The truth is most of us feel like Elijah a good portion of the time. We hear Elijah’s whiny response throughout this story. When Elijah flees from Jezebel’s death threat, Elijah sits down under a tree and asks God to just let him die. He even flops down under the tree hoping for death. Of course, God does not allow that. Twice angels wake him to give him food for the journey. Even after this sustenance, Elijah finds another place to hide – a cave hidden away. But God does not allow hiding there either. We know Elijah’s pain. We just want to come to church, hear some good music, hear a decent sermon, get that sustaining meal, and go back to the daily grind. We do not want to hear what God says in the sheer silence. In the sheer silence, God says, “Go.” God tells Elijah to get back out there and do God’s work. God does not coddle Elijah or comfort him in his fear. Instead God tells Elijah to go.
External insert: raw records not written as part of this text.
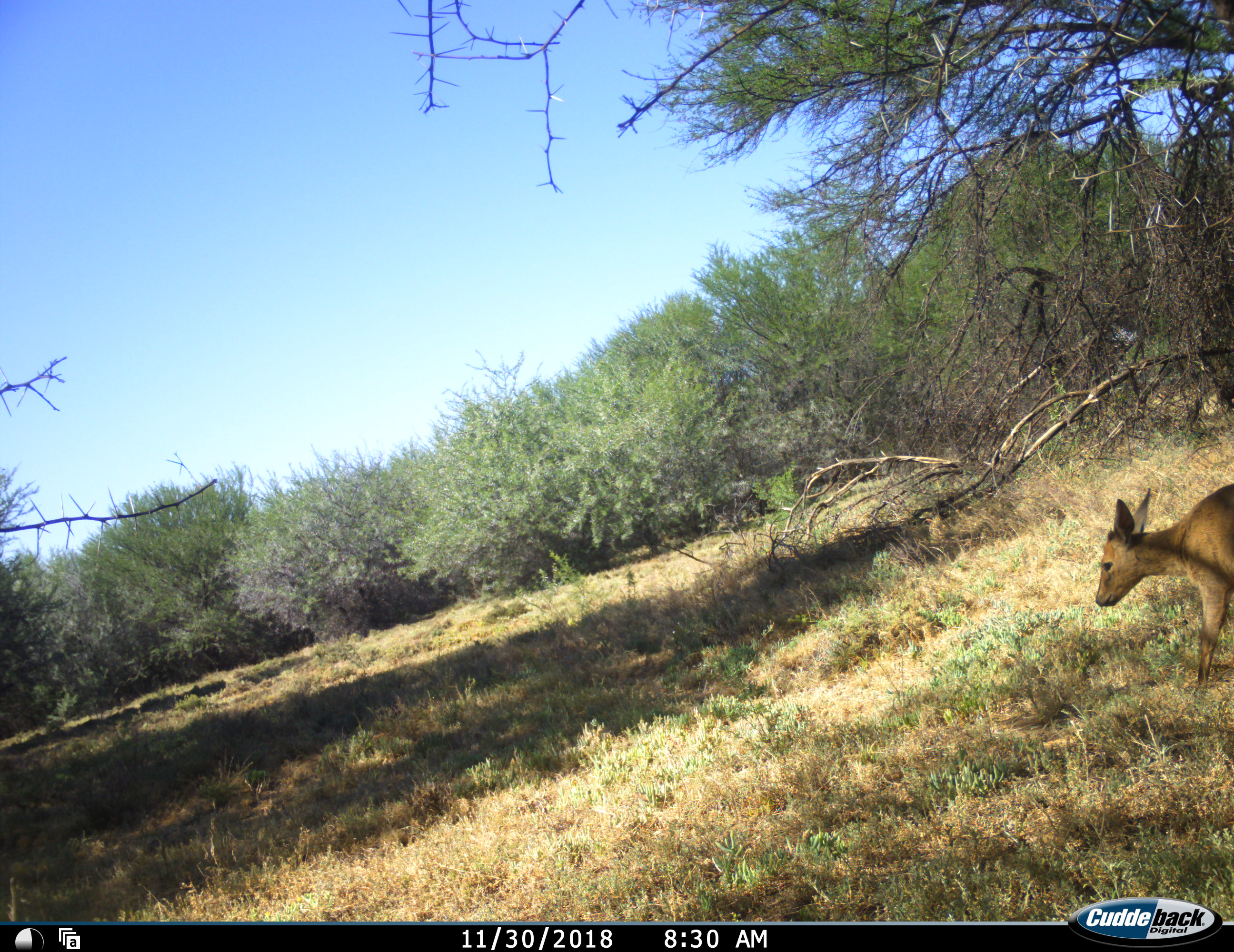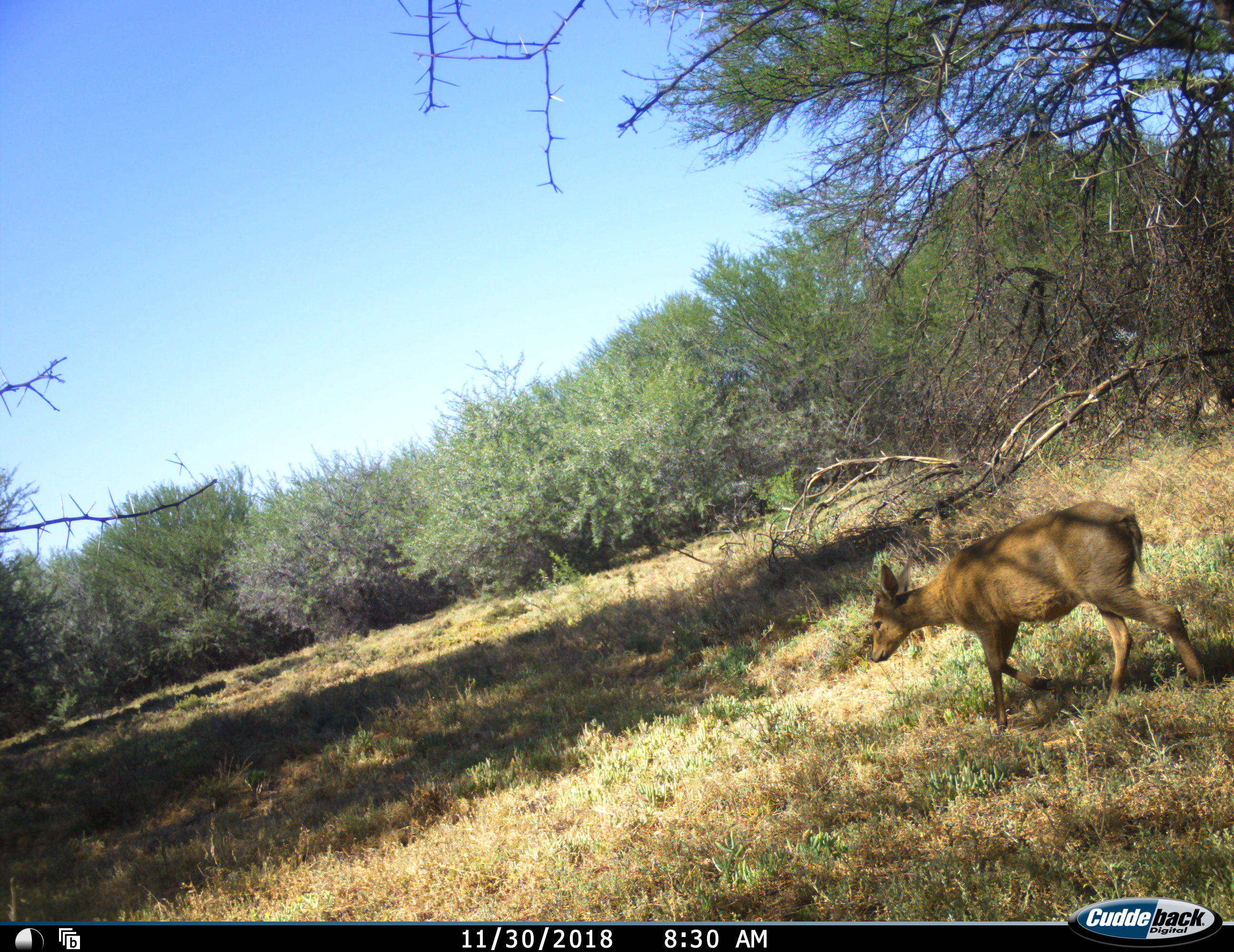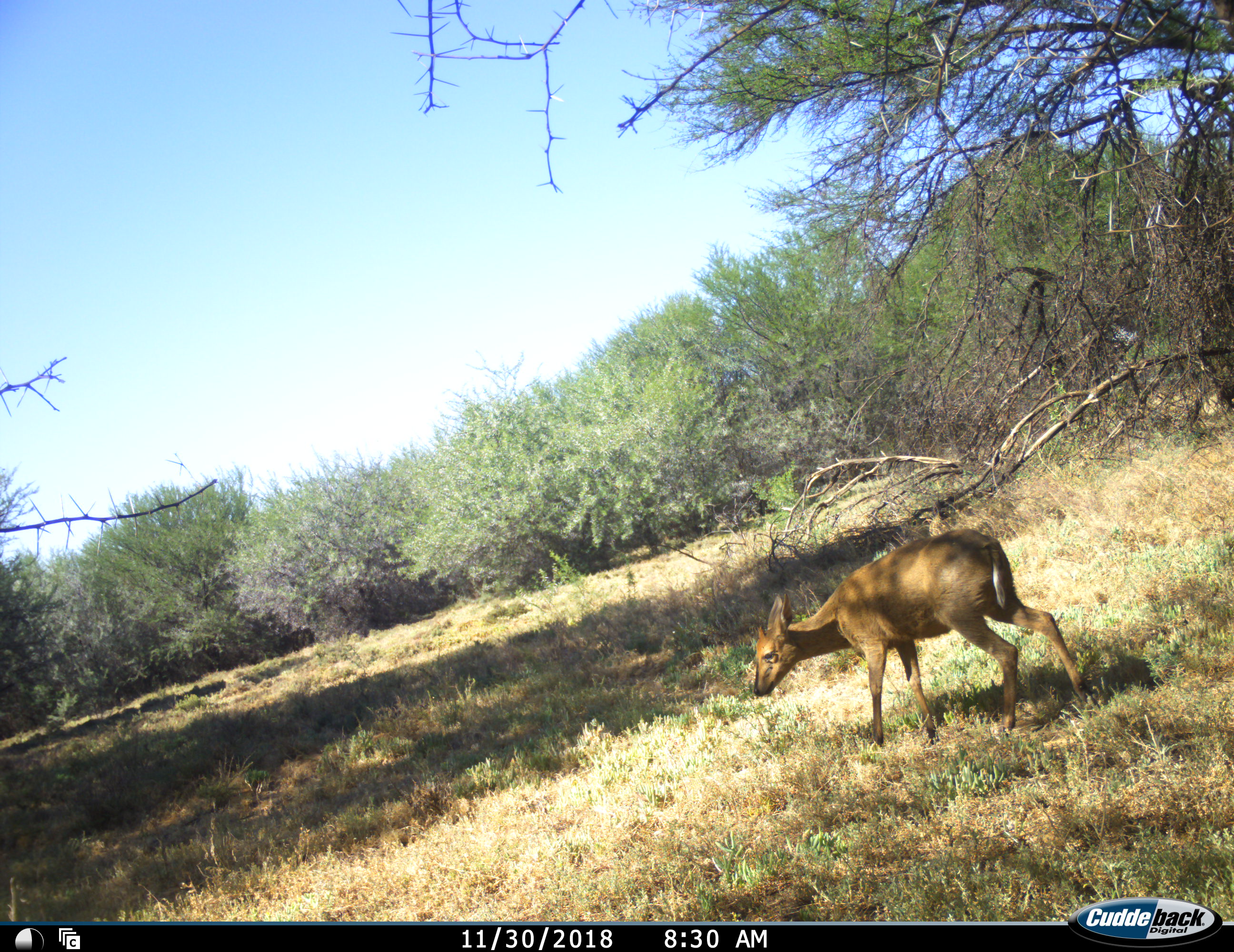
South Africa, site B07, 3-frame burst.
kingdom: Animalia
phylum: Chordata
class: Mammalia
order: Artiodactyla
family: Bovidae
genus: Sylvicapra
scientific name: Sylvicapra grimmia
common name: common grey duiker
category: duikercommongrey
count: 1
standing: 0%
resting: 0%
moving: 100%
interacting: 0%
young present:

At the end of the day, God’s words for Elijah were the same words for me during my retreat. I may have lamented to God. I may have worried to God. I may have given some lengthy explanation to God about why I was there. But before I could go any further, God stopped me. “What are you doing here? Go.”
When I was in college, the first year I danced with a team, we went to a training camp. The coach realized pretty quickly those of us who were lacking in certain areas. My challenge was that I could not yet do a toe-touch. When we started doing them in training, the coach had us stand in line and one-by-one we had to do a toe-touch in front of him. When he saw mine, he laid into me. I basically remember him screaming something to the effect of, “I don’t care if you have to do sit-ups non-stop, or if you need to lift weights, or you just need to stand there and do toe-touches all day until you can’t move, I better see you up in the air before the season starts.” At least, that is the clean version of what he yelled. Never having played sports, I had never had anyone yell at me like that, and he put the proverbial “fear of God” in me. And figuring he was serious, I started working out more and practicing more just to get to where he wanted me to be.
I hear God as being like that coach for us today. God is kind of like a coach, getting up in our faces today, demanding to know, “What are you doing here?” And before we can stumble through some Elijah-like complain fest, God says, “Go.” God says that the dismissal we hear every week is not some cute phrase we say to conclude the service. That dismissal is our “Go.” “Let us go forth in the name of Christ.” “Go in peace to love and serve the Lord.” “Let us go forth into the world, rejoicing in the power of the Spirit.” The answer to what we are doing here is to be empowered to go. We can be fed by the word, by song, and by the meal, but the reason we do those things is so that we can go. God’s question today is deep, hard, but simple: What are you doing here? And in case we are wondering what the answer is, God tells us: Go. Amen.